He turned his attention to the envelope sitting on the polished birch slab that served as his desk. Pym savored the moment. A twitch of his head and the chair docked itself against the block of wood. Inside the envelope, he found a smooth gray packet. Carbon fiber, it was locked with an electronic seal. Pym opened it with a command to his chair and spilled a stack of aging documents out onto his desk.
Bonds, bearer bonds denominated in the tens of millions. Sometimes the old ways are best. He leafed through the pile. Most of these securities had been issued over seventy years ago and few had their coupons still attached. Still, like cash, bearer bonds were always worth face value to the person who held the paper. Thirty-seven sheets, they totaled one point nine billion in U.S. currency.
Almost two billion, still a tiny drop of what had been lost when Hurricane Sandy plowed into New York.
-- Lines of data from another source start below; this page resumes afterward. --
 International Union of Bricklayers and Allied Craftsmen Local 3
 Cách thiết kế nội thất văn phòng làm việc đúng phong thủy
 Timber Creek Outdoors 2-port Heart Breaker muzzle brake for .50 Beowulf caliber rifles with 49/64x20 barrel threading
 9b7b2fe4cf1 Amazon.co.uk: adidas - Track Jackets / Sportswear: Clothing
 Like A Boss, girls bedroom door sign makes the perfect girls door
His team had been among the first to enter the flooded vaults below the Depository Trust Company. No one knew how many bundles of securities they had managed to smuggle out in those first few hectic days. Unfortunately for his team, none of them had survived for long afterwards.
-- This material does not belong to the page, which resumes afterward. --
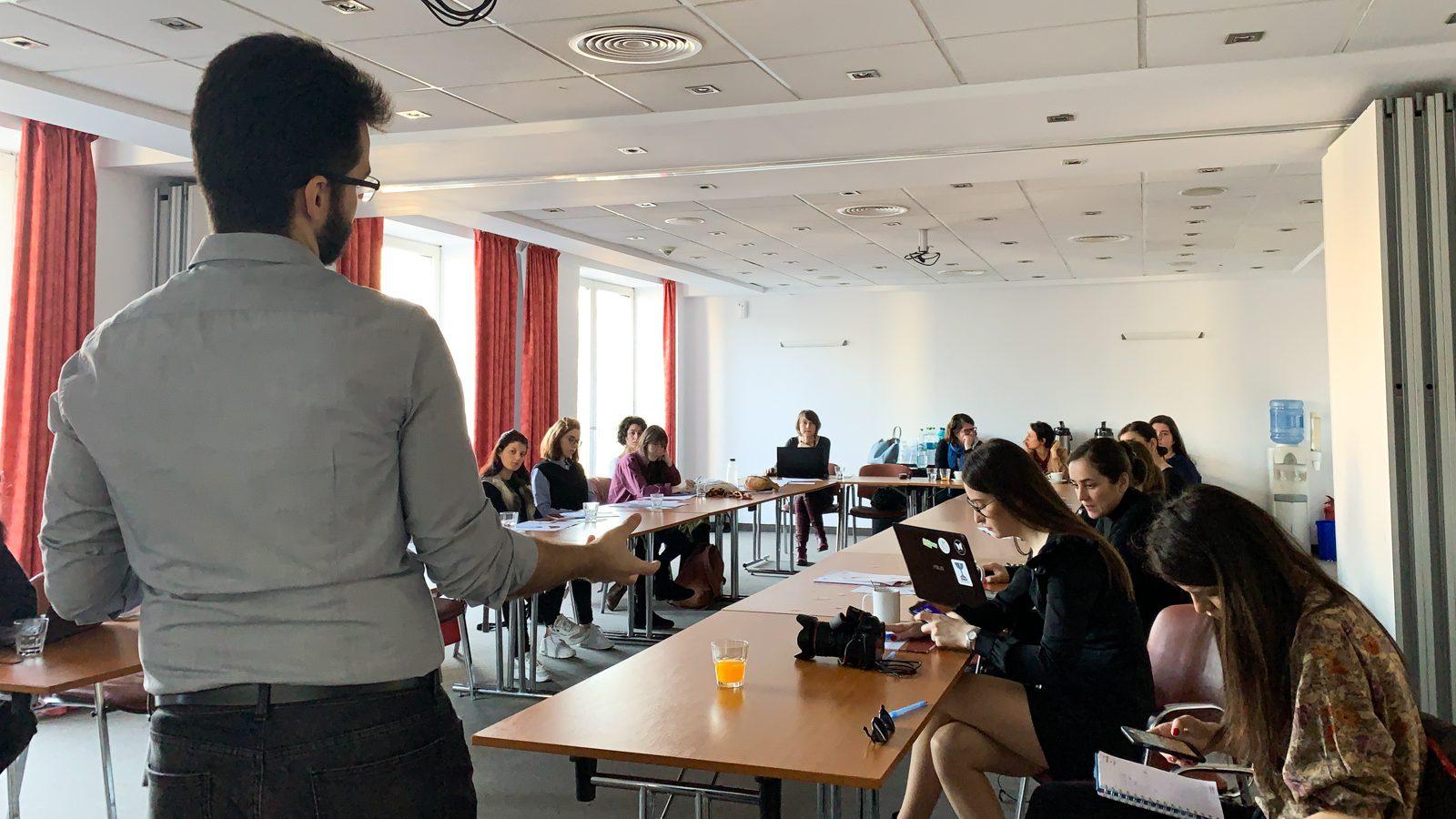 Participanții povestesc cum a fost pentru ei Școala de jurnalism civic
Pym replaced the stack, re-locked the packet and returned it to his desk. The bonds would go to Zurich. There they would be witnessed by an underwriter and stored in a vault. Pym Investment Trust would never need to liquidate these securities. Instead, they would collateralize a series of long-term loans. Minutes later a young woman swept in, retrieved the packet, and disappeared.
He glanced down at the tiny clock on his chair. Twelve-thirty. His son would be coming up now. He tracked the elevator on another small screen. Four, five, six, seventh floor it stopped.
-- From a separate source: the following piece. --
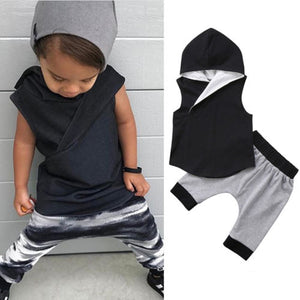 Cute Toddler Boys Sleeveless Hooded Outfit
Augustus Pym Junior, Auggie to his father, Junior to everyone else, much to his son’s chagrin, crossed the thirty feet between the elevator doors and his father’s desk. “So much for our mercs. Lost them! Gone! What do I do now?”
“You know the rule,” Augustus said in a tired voice.
“I know. I’ll never be a true leader until I can sort out my own problems.” The younger Pym took out a cigarette and placed it, unlit, between his lips. He muttered curses as he paced to and fro across the Italian marble floor.
It was one of Augustus Senior’s rules—anything Auggie took upon himself, it was up to him to see it to completion. The elder Pym didn’t even want to know about it. It was Auggie’s problem. His mother had been too soft on Auggie growing up. Of course, Pym knew the real reason for that, and it grated at him after all these years.
“Okay,” Auggie said. “In general terms. What do you do when your mercenaries run away without firing a shot?”
“That would depend on the circumstances.”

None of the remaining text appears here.